→ Instructions for the task: Pull every line holding the string "englishforward" from the records below.

(Saved data entries)
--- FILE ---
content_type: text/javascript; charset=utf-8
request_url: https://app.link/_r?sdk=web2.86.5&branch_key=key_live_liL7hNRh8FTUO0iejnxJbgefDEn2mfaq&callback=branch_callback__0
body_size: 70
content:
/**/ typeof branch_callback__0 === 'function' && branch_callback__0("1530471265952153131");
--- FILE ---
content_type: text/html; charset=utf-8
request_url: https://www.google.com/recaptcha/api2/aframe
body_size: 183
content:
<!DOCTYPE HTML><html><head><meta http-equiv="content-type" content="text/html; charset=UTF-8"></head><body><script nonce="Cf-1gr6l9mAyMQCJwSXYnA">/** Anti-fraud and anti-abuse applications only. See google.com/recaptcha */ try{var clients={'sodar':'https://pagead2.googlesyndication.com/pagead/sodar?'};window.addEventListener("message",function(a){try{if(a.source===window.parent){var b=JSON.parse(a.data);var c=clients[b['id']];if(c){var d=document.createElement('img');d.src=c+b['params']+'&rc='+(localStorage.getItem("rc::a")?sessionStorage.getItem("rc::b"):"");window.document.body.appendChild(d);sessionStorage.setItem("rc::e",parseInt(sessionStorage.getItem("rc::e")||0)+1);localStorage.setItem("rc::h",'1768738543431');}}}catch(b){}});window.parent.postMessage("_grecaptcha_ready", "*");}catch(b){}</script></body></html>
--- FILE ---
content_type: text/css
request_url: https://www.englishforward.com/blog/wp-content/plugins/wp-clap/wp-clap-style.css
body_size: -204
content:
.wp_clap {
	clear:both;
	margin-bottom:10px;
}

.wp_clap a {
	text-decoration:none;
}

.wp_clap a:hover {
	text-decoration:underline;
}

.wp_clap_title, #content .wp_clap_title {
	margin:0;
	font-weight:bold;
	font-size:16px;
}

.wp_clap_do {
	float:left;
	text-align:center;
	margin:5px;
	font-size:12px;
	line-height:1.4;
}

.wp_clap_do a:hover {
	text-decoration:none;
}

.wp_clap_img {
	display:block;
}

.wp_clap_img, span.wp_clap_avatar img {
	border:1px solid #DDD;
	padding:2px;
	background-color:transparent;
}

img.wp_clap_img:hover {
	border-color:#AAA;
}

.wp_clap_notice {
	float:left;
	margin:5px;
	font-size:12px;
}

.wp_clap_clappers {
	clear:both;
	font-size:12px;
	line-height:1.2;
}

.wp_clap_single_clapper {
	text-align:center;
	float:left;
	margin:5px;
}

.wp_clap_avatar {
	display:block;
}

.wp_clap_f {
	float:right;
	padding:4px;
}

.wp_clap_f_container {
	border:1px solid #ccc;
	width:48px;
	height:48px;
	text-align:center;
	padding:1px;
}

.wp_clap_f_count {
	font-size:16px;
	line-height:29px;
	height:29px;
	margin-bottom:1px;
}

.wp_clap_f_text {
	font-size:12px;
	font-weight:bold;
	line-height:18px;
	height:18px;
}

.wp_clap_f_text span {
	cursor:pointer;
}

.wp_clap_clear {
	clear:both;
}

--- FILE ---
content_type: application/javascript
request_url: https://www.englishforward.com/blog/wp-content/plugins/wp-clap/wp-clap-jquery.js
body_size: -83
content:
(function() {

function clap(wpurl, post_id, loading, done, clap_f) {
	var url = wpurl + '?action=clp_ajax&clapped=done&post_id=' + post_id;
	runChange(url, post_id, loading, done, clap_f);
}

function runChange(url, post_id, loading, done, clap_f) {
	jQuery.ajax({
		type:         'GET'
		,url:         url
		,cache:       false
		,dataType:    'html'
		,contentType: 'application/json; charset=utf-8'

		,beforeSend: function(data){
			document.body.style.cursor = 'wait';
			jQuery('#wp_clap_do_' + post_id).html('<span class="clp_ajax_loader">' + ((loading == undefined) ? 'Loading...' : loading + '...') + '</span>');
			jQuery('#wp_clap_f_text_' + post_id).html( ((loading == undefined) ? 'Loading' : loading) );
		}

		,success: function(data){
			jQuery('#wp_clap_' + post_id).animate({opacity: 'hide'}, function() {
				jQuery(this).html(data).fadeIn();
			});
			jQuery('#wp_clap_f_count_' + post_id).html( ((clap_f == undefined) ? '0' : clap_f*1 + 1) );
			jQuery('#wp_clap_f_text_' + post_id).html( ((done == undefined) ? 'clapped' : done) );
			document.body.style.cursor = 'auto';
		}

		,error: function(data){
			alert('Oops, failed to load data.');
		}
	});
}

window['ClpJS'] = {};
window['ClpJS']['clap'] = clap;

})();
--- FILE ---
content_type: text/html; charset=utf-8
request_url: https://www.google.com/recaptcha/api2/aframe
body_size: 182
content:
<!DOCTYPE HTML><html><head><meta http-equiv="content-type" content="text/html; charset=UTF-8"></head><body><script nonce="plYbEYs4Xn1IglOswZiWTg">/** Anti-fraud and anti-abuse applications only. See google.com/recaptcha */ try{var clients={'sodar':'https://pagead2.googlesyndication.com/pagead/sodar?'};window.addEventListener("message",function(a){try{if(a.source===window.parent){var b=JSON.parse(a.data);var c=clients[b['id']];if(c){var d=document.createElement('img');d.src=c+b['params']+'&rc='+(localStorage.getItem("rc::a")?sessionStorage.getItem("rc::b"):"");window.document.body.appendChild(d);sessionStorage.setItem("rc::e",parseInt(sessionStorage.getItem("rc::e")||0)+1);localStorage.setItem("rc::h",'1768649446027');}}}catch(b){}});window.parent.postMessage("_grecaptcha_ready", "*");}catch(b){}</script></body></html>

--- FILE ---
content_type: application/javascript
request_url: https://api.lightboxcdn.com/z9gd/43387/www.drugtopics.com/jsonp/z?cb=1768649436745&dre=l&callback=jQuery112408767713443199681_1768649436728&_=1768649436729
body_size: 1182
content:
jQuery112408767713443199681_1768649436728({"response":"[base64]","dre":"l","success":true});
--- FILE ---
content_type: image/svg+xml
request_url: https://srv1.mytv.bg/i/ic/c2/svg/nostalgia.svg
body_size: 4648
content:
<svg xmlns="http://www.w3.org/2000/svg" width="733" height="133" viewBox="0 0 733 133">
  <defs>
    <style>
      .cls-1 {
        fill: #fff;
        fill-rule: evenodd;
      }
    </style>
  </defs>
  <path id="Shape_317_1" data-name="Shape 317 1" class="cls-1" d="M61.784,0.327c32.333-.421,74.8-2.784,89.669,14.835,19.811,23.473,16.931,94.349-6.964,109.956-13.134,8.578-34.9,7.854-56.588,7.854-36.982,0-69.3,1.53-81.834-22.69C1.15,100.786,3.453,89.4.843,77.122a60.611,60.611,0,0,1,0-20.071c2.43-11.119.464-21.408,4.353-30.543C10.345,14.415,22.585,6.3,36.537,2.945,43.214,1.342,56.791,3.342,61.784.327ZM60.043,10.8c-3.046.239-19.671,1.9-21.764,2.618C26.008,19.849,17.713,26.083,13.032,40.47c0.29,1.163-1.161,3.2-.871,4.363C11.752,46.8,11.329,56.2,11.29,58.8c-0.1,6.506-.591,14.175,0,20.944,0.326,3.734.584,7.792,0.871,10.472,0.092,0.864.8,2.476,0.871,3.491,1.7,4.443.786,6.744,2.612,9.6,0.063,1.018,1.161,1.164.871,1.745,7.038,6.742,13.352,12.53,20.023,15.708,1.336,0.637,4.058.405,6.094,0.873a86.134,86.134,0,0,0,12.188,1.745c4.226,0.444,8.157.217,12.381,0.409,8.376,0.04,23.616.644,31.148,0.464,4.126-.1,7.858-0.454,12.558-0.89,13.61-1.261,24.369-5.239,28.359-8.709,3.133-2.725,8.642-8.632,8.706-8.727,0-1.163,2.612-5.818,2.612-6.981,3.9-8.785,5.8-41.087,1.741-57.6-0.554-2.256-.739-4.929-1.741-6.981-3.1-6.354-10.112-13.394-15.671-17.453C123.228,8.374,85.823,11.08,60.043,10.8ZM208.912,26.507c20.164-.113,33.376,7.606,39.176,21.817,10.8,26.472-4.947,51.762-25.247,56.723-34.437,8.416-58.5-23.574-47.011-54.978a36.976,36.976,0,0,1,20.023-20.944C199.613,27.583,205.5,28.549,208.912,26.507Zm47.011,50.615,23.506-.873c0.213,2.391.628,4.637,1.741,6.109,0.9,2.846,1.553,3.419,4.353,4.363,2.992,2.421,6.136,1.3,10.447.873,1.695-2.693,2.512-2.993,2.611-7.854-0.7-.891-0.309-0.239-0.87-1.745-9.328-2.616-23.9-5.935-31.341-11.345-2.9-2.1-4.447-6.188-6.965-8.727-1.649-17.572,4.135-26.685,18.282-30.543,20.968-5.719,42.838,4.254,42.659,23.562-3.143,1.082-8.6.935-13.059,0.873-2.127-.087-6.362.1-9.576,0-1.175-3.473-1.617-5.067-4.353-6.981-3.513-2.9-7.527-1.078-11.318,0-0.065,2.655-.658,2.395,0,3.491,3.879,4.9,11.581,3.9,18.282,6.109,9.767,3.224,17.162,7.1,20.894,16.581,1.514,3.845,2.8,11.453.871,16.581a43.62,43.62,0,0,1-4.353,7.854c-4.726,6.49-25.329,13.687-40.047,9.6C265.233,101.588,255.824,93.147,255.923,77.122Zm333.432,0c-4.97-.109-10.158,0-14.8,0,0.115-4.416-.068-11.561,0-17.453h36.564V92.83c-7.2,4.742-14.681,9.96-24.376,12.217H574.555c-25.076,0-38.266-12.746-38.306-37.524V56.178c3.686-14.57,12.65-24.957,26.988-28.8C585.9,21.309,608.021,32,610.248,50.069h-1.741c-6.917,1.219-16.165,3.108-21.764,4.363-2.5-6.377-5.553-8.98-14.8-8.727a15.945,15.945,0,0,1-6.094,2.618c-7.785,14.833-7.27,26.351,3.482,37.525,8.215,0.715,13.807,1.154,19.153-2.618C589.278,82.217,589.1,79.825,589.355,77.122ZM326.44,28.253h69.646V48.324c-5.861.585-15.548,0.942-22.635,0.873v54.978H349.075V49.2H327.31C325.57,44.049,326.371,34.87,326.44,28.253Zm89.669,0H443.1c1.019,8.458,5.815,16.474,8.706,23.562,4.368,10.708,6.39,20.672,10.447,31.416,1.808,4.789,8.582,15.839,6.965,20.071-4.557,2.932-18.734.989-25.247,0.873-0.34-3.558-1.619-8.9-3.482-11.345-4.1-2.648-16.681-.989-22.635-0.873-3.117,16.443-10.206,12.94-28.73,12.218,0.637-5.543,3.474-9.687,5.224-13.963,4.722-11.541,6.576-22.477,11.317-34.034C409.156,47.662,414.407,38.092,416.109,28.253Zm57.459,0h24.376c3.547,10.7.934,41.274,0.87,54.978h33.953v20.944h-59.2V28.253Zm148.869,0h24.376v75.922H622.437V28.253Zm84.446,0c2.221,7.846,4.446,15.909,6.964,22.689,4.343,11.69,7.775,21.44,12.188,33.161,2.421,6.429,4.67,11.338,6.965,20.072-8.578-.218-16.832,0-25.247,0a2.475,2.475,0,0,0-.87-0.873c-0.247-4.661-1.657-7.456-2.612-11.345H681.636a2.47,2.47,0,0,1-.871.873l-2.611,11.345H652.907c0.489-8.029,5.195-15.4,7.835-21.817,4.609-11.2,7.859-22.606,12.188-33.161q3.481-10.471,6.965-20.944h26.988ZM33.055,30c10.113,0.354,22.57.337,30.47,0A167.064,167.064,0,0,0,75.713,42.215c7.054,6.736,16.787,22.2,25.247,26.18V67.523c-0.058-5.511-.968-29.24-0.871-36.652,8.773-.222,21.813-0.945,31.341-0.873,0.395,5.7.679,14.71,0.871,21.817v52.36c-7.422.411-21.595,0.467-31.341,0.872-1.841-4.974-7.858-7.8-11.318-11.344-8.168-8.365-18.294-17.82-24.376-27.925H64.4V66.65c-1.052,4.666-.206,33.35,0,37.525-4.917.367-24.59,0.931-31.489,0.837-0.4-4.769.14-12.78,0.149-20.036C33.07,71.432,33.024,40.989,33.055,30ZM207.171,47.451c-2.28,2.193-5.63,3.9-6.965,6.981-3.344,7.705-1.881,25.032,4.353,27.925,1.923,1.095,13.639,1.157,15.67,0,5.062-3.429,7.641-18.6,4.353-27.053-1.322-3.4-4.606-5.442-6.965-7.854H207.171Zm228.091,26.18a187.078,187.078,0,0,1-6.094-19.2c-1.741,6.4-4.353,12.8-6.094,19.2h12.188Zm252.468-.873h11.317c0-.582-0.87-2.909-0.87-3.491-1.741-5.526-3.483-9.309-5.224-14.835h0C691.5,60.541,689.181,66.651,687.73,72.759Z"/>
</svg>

→ Answer to the exercise:
request_url: https://www.englishforward.com/blog/wp-content/plugins/wp-clap/wp-clap-style.css
request_url: https://www.englishforward.com/blog/wp-content/plugins/wp-clap/wp-clap-jquery.js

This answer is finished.